### Entries
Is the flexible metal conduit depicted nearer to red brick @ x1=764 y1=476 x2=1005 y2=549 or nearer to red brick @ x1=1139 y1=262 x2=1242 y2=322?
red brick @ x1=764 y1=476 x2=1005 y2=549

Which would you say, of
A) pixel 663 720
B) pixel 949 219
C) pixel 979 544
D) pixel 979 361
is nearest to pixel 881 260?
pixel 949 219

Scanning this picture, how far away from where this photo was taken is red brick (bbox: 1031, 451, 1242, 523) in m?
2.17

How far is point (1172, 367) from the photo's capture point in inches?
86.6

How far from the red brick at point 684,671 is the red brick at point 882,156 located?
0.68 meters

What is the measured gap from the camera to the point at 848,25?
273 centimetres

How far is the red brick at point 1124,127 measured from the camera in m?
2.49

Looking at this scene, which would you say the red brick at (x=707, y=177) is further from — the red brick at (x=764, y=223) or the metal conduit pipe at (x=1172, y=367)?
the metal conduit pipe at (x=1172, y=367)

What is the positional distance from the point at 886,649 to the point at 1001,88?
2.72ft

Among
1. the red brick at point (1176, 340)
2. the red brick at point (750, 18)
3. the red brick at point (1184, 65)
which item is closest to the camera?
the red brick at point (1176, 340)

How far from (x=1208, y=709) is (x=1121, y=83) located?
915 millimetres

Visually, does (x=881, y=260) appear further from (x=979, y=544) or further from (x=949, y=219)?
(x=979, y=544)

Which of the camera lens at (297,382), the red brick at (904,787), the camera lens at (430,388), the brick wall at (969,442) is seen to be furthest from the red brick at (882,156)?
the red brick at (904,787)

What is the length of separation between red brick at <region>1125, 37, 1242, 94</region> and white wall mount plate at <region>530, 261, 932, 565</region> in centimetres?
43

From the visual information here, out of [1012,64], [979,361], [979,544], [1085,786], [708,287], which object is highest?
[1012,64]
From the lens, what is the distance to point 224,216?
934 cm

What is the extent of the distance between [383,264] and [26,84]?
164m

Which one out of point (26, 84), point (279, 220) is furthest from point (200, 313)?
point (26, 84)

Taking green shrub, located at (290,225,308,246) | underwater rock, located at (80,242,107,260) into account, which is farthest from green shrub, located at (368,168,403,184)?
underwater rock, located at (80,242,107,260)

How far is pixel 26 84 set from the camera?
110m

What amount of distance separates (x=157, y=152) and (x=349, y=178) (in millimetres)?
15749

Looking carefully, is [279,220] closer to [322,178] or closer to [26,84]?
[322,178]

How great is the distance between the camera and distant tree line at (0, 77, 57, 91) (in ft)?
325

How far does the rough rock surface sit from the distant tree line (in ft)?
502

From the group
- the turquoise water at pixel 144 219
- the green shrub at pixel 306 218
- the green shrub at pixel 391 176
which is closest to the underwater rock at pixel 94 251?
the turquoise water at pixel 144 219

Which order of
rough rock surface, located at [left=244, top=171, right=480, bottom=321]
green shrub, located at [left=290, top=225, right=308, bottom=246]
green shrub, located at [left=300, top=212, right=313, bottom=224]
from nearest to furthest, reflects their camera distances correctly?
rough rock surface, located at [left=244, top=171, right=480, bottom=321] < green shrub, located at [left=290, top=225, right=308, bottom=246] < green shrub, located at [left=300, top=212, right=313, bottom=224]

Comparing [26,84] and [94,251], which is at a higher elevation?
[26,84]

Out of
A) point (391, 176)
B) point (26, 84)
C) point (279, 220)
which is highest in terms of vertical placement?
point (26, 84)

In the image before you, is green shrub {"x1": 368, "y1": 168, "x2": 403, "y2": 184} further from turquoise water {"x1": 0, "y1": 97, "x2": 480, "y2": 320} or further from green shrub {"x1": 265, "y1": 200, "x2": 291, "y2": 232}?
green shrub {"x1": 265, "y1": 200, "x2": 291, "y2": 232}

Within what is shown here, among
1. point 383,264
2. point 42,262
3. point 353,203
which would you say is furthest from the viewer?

### What is expected
Each record above must be given again exactly.

### Output for this exercise
Is the flexible metal conduit depicted nearer to red brick @ x1=764 y1=476 x2=1005 y2=549 or nearer to red brick @ x1=1139 y1=262 x2=1242 y2=322?
red brick @ x1=764 y1=476 x2=1005 y2=549

Which would you say, of
A) pixel 663 720
B) pixel 949 219
C) pixel 979 544
D) pixel 979 361
is nearest to pixel 881 260?
pixel 949 219

Scanning this picture, how far away from where this photo was taken is red brick (bbox: 1031, 451, 1242, 523) in m?
2.17

How far is point (1172, 367) from the photo's capture point in inches?
86.6

How far from the red brick at point 684,671 is the red brick at point 882,156 located?
0.68 meters

What is the measured gap from the camera to the point at 848,25?
273 centimetres

How far is the red brick at point 1124,127 measured from the camera in m?
2.49

Looking at this scene, which would you say the red brick at (x=707, y=177) is further from — the red brick at (x=764, y=223) or the metal conduit pipe at (x=1172, y=367)?
the metal conduit pipe at (x=1172, y=367)

What is the positional distance from the point at 886,649 to the point at 1001,88?
2.72ft

Among
1. the red brick at point (1176, 340)
2. the red brick at point (750, 18)
3. the red brick at point (1184, 65)
which item is closest to the camera?
the red brick at point (1176, 340)

How far from (x=1208, y=709) is (x=1121, y=83) located?
915 millimetres

Visually, does (x=881, y=260) appear further from (x=979, y=544) or further from (x=949, y=219)?
(x=979, y=544)

Which of the camera lens at (297,382), the red brick at (904,787), the camera lens at (430,388), the brick wall at (969,442) is seen to be furthest from the red brick at (882,156)?
the red brick at (904,787)

What is the length of separation between red brick at <region>1125, 37, 1242, 94</region> and white wall mount plate at <region>530, 261, 932, 565</region> in centimetres?
43

From the visual information here, out of [1012,64], [979,361], [979,544], [1085,786], [708,287], which object is highest?
[1012,64]
From the lens, what is the distance to point 224,216?
934 cm

What is the extent of the distance between [383,264] and [26,84]?
164m

Which one out of point (26, 84), point (279, 220) is furthest from point (200, 313)?
point (26, 84)

Taking green shrub, located at (290,225,308,246) | underwater rock, located at (80,242,107,260) into account, which is farthest from green shrub, located at (368,168,403,184)?
underwater rock, located at (80,242,107,260)

How far is pixel 26 84 set from the camera?
110m

What amount of distance separates (x=157, y=152) and (x=349, y=178) (in millimetres)?
15749

Looking carefully, is [279,220] closer to [322,178] or closer to [26,84]?
[322,178]

How great is the distance between the camera and distant tree line at (0, 77, 57, 91) (in ft)?
325

How far does the rough rock surface sit from the distant tree line (in ft)?
502

From the group
- the turquoise water at pixel 144 219
- the green shrub at pixel 306 218
- the green shrub at pixel 391 176
which is closest to the underwater rock at pixel 94 251?
the turquoise water at pixel 144 219

Which order of
rough rock surface, located at [left=244, top=171, right=480, bottom=321]
green shrub, located at [left=290, top=225, right=308, bottom=246]
green shrub, located at [left=300, top=212, right=313, bottom=224]
from nearest to furthest, reflects their camera distances correctly?
rough rock surface, located at [left=244, top=171, right=480, bottom=321] < green shrub, located at [left=290, top=225, right=308, bottom=246] < green shrub, located at [left=300, top=212, right=313, bottom=224]

Comparing [26,84] and [94,251], which is at a higher elevation?
[26,84]

Out of
A) point (391, 176)
B) point (26, 84)
C) point (279, 220)
which is highest in terms of vertical placement?
point (26, 84)

In the image before you, is green shrub {"x1": 368, "y1": 168, "x2": 403, "y2": 184} further from turquoise water {"x1": 0, "y1": 97, "x2": 480, "y2": 320} or further from green shrub {"x1": 265, "y1": 200, "x2": 291, "y2": 232}?
green shrub {"x1": 265, "y1": 200, "x2": 291, "y2": 232}

Within what is shown here, among
1. point 383,264
2. point 42,262
3. point 353,203
which would you say is furthest from the viewer?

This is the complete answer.